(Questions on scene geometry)
------------------------------------

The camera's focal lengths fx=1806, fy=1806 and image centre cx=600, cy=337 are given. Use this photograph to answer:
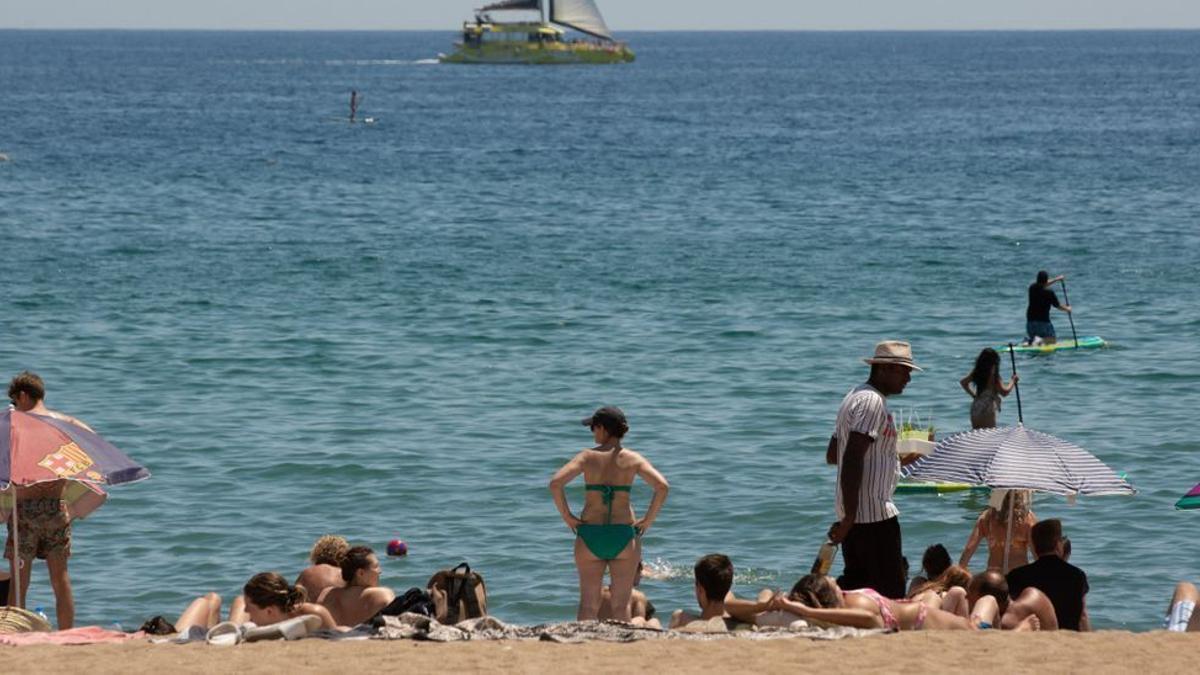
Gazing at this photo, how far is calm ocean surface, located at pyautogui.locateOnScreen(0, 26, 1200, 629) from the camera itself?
16.4m

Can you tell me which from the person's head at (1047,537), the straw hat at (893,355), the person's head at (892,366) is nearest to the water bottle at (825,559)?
the person's head at (892,366)

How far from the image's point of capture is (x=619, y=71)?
158 m

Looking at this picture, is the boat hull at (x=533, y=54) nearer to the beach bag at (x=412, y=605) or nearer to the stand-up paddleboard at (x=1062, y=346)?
the stand-up paddleboard at (x=1062, y=346)

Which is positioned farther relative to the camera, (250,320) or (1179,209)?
(1179,209)

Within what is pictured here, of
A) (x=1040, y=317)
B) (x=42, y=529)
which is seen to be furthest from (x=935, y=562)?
(x=1040, y=317)

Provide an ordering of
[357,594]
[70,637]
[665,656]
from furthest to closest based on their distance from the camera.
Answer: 1. [357,594]
2. [70,637]
3. [665,656]

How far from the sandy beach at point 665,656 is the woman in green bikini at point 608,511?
4.50 feet

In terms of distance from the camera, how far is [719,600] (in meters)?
10.2

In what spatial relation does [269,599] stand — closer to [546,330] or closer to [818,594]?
[818,594]

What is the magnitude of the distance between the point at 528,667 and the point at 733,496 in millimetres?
8711

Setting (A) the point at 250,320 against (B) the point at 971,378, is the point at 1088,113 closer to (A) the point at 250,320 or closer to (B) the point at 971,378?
(A) the point at 250,320

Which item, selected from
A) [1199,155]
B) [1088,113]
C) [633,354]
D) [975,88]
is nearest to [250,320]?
[633,354]

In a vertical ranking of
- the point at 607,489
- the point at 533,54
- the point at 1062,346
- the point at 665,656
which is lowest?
the point at 533,54

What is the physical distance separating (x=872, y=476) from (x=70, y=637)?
182 inches
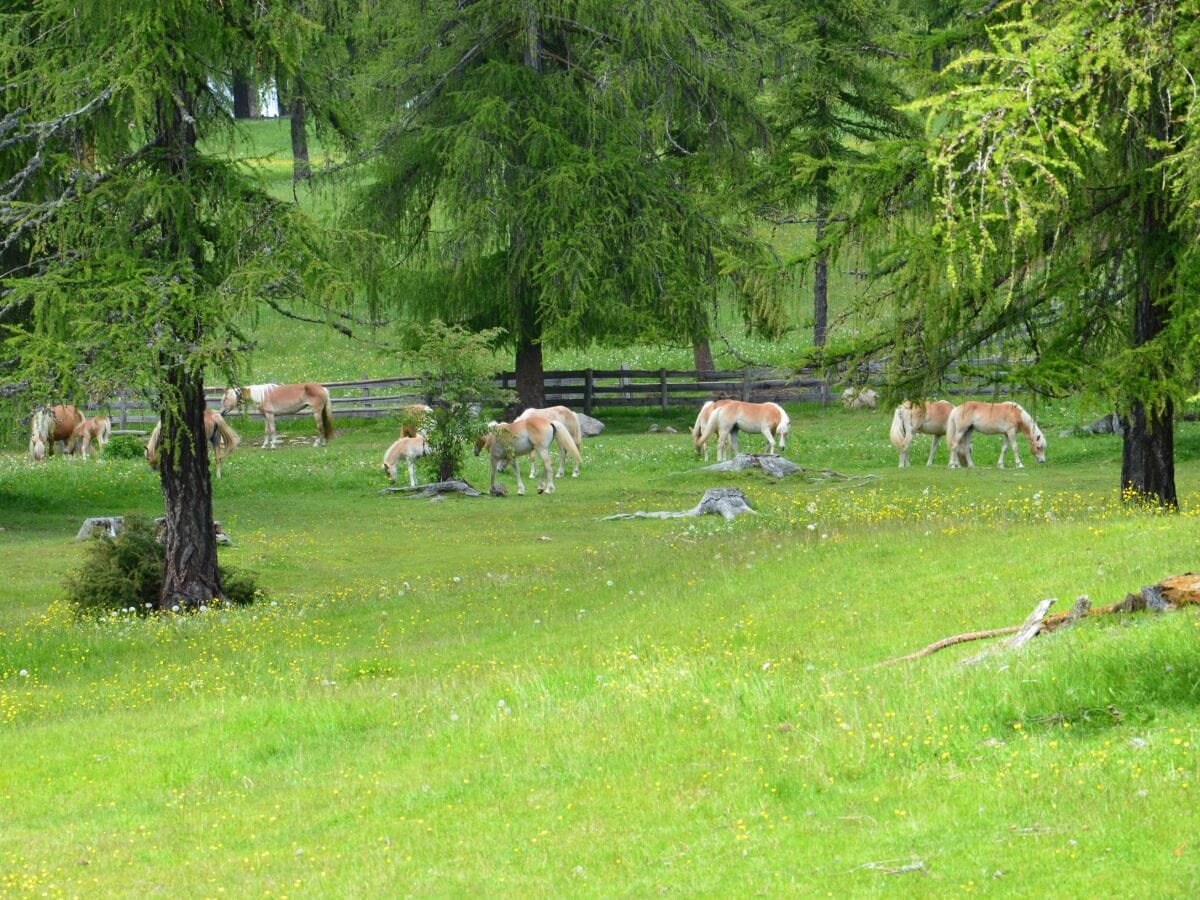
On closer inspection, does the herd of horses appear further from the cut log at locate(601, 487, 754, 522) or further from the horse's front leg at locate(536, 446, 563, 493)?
the cut log at locate(601, 487, 754, 522)

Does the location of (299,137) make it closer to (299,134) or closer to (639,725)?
(299,134)

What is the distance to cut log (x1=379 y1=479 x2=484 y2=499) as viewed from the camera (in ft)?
103

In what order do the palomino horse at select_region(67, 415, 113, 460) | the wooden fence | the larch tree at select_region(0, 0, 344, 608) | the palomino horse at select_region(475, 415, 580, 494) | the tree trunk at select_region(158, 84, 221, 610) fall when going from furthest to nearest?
1. the wooden fence
2. the palomino horse at select_region(67, 415, 113, 460)
3. the palomino horse at select_region(475, 415, 580, 494)
4. the tree trunk at select_region(158, 84, 221, 610)
5. the larch tree at select_region(0, 0, 344, 608)

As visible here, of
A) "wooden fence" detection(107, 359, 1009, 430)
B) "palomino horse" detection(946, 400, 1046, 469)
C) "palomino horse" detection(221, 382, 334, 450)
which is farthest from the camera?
"wooden fence" detection(107, 359, 1009, 430)

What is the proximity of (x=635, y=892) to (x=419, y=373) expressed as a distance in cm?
2557

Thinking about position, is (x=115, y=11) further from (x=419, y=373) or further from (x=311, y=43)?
(x=419, y=373)

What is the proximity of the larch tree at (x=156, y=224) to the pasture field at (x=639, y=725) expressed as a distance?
284 centimetres

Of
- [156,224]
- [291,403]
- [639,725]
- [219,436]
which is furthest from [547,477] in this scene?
[639,725]

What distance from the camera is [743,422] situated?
3619 centimetres

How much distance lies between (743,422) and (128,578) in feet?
62.4

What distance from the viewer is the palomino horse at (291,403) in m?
41.2

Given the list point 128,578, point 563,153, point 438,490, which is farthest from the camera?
point 563,153

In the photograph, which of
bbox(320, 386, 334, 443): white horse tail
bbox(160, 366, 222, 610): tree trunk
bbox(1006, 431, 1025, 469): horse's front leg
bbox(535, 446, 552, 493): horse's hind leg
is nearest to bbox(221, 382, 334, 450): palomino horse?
bbox(320, 386, 334, 443): white horse tail

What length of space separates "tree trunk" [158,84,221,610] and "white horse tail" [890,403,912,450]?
1722cm
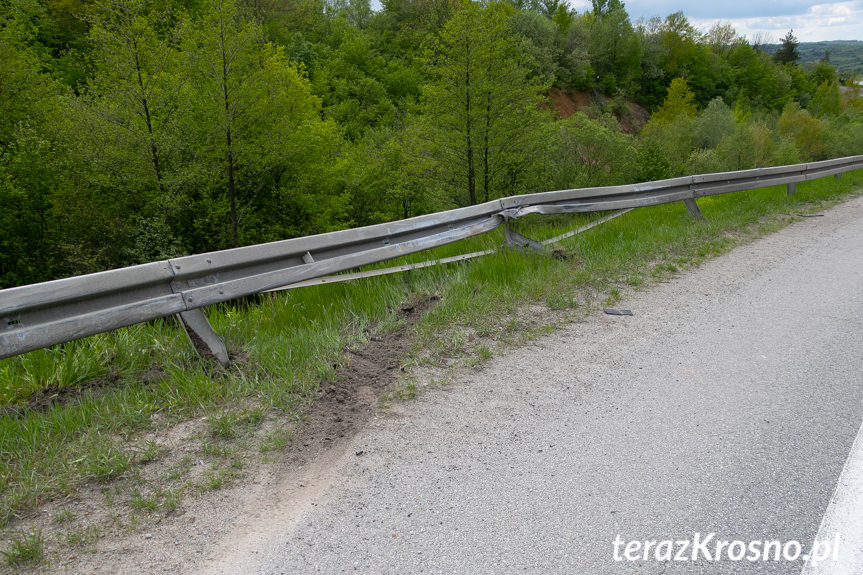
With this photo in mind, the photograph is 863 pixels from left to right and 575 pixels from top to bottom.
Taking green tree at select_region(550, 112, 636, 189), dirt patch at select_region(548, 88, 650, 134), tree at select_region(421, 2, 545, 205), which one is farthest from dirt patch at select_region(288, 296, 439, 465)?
dirt patch at select_region(548, 88, 650, 134)

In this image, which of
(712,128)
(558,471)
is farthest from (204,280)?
(712,128)

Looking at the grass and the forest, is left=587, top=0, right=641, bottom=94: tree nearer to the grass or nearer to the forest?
the forest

------------------------------------

• [The request] Change "cut log" to "fallen log" in the lines between the one holding "Does the location" and the one holding "5. the larch", inclusive, and write those lines out again with nothing else altered.

• [Solution to this problem]
Does the location of (299,137) make it closer to (299,134) or closer to (639,725)?
(299,134)

What is the distance to fallen log (x1=379 y1=479 x2=484 y2=499) as viewed from the camera (in ft)?
103

In what order do the palomino horse at select_region(67, 415, 113, 460) | the wooden fence | the larch tree at select_region(0, 0, 344, 608) | the palomino horse at select_region(475, 415, 580, 494) | the tree trunk at select_region(158, 84, 221, 610) fall when going from furthest to nearest?
1. the wooden fence
2. the palomino horse at select_region(67, 415, 113, 460)
3. the palomino horse at select_region(475, 415, 580, 494)
4. the tree trunk at select_region(158, 84, 221, 610)
5. the larch tree at select_region(0, 0, 344, 608)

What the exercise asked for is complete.